Somehow it seems I’ve photographed more wingless Lamborghini Countaches than winged ones. While I still prefer the car with the wing, the wingless Countach has started to really grow on me.
The car you see here is a Lamborghini Countach 5000 Quattrovalvole – A version of the Countach that was first offered in 1985.
Over in the car photograph portfolio I have a rolling shot of a wingless Countach. Then, from that same event, I have the story on how these photos came to be. Surprisingly, some of the few winged Countach photos that I have were also of a red car, at Symbolic Motors (Now O’Gara Coach) Cars & Coffee a few years ago. That was a 1983 Lamborghini Countach.
Yeah, I’ve shot others… For example, there was a white one which I believe is the very same car in this Petrolicious video. I never bothered putting too much time into that one as they were mostly parking lot shots and not all that impressive. The shots that is – The car was absolutely impressive.
As ubiquitous as the wing on a Countach is, the V-shaped wing was actually an option that first appeared in the 1978 Countach LP400S and not standard equipment. Most of the cars ordered were ordered with the wing option. This means that the Countachs made between 1974 and 1977 were all wingless and most of the ones from 1978-1990 had a wing. How’s that for history?
The wing improved the Lamborghini Countach’s stability at high-speed but it also reduced the top speed of the car by 10 MPH. That said, when buyers discovered that the car looked better and more aggressive with the wing, it became a must-have. This is likely the reason most of the cars from then on had the wing and the reason the look became so iconic. Of course, not everybody agrees.
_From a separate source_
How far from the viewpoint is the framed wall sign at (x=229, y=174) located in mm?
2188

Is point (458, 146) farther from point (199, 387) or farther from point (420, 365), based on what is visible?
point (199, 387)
The aggressive Lamborghini Countach that we know and love, winged or wingless, was originally not as aggressive as we are used to thinking of it. In fact, as an exercise, go ahead and Google “1974 Countach” and look at the images tab. The car you will see is a much more slender vehicle with no wide-body fenders or spoilers. Look closer. The early cars also rocked rather narrow tires.